Whew, we’ve had a busy couple weeks here at the Crowd.  Lots of good posts and some even better comments. Thank you one and all for making the SRC worth visiting – as it turns out Voltaire didn’t say, “Some of you are whacked but I’m totally behind your right to say any crazy thing which pops into your head.”

Of course, some of the things you might say will lead to eating alone in the lunchroom.  As free a society as we are in terms of expression, there are some places you just don’t go in American politics.  There are no laws per se about most of them – some “hate crimes” laws cover speech and there are public safety type laws about shouting “Fire!” in the theater and such things (“Bomb” in the airport security line is also ill-advised) – but there are certain unspoken but pretty rigidly enforced social conventions that most of us – politicians and the like – avoid like the crazy guy on the corner walking in circles muttering to himself (“That’s a mirror, Jon.”)  Step on them and you’re zapped with 50,000 volts (or amps or watts, I forget which one is the killer) of political excommunication.  Even stepping too close to one of these “third rails” can be a fatal or near-fatal political experience.

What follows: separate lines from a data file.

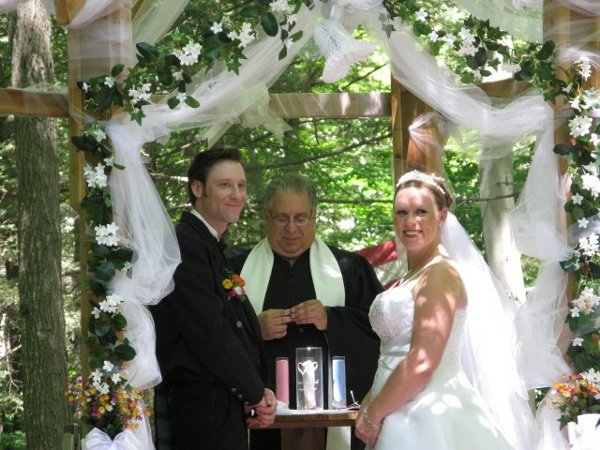 photo 24 of Mitch The Minister - New Jersey Wedding Officiant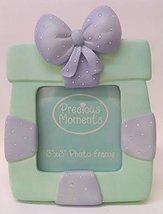 Precious Moments Birthday Package Photo Frame (Green) - $20.00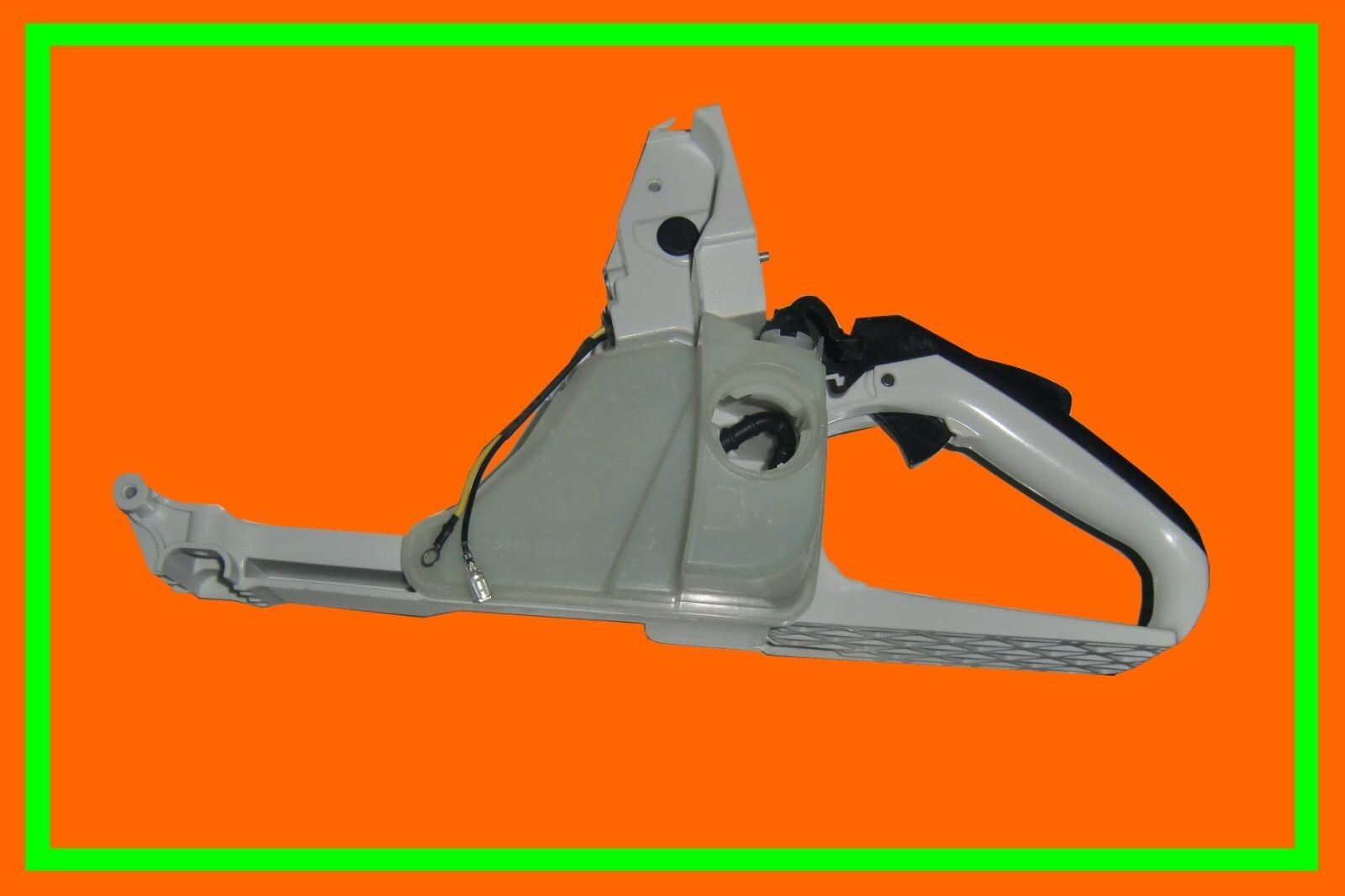Griffschale original für Tankgehäuse Stihl 044 MS 440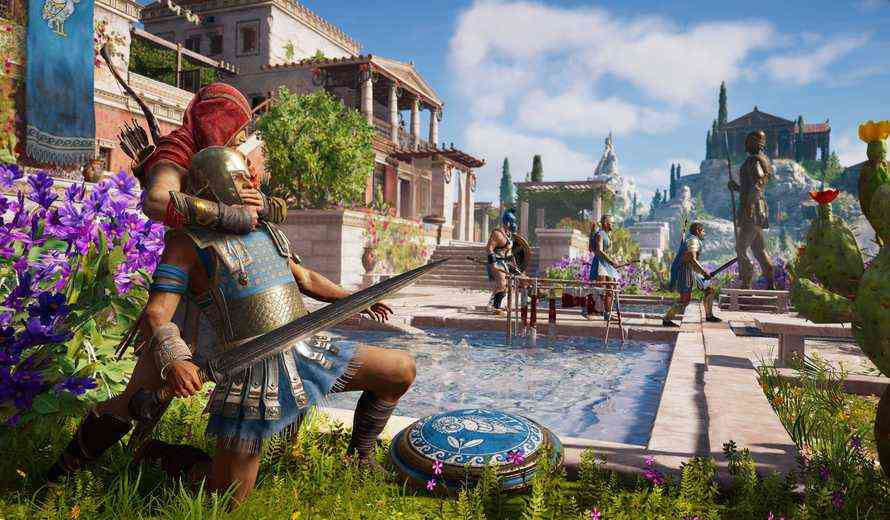 Assassin's Creed Odyssey Will Redefine The Series and is The Most Ambitious Yet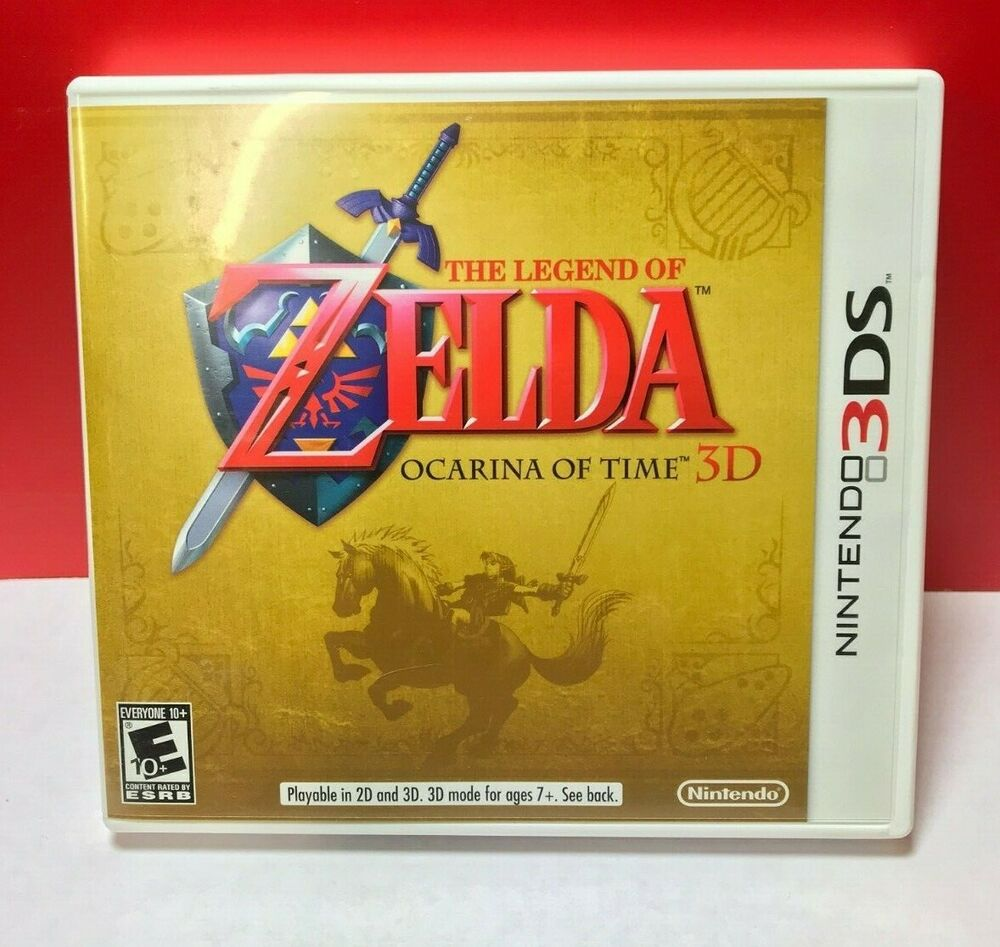 No Manual Zelda The Windmaker Case And Inserts Only Video Games & Consoles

Sometimes it’s hard to detect the absence of something, but – like stuff that’s not porn – you know it when you don’t see it.  Here’s a few of the America’s no-fly zones that our politicians avoid:

  1. Not supporting Israel.
  2. Criticism of”soldiers on the ground.”
  3. Criticism of “working men and women.”
  4. Race- or gender-based differences.

What are some others?  What won’t be popping out of the word processors of campaign policy advisors and speechwriters – on either side of the aisle – this fall?  Should any of them be dragged out and debated?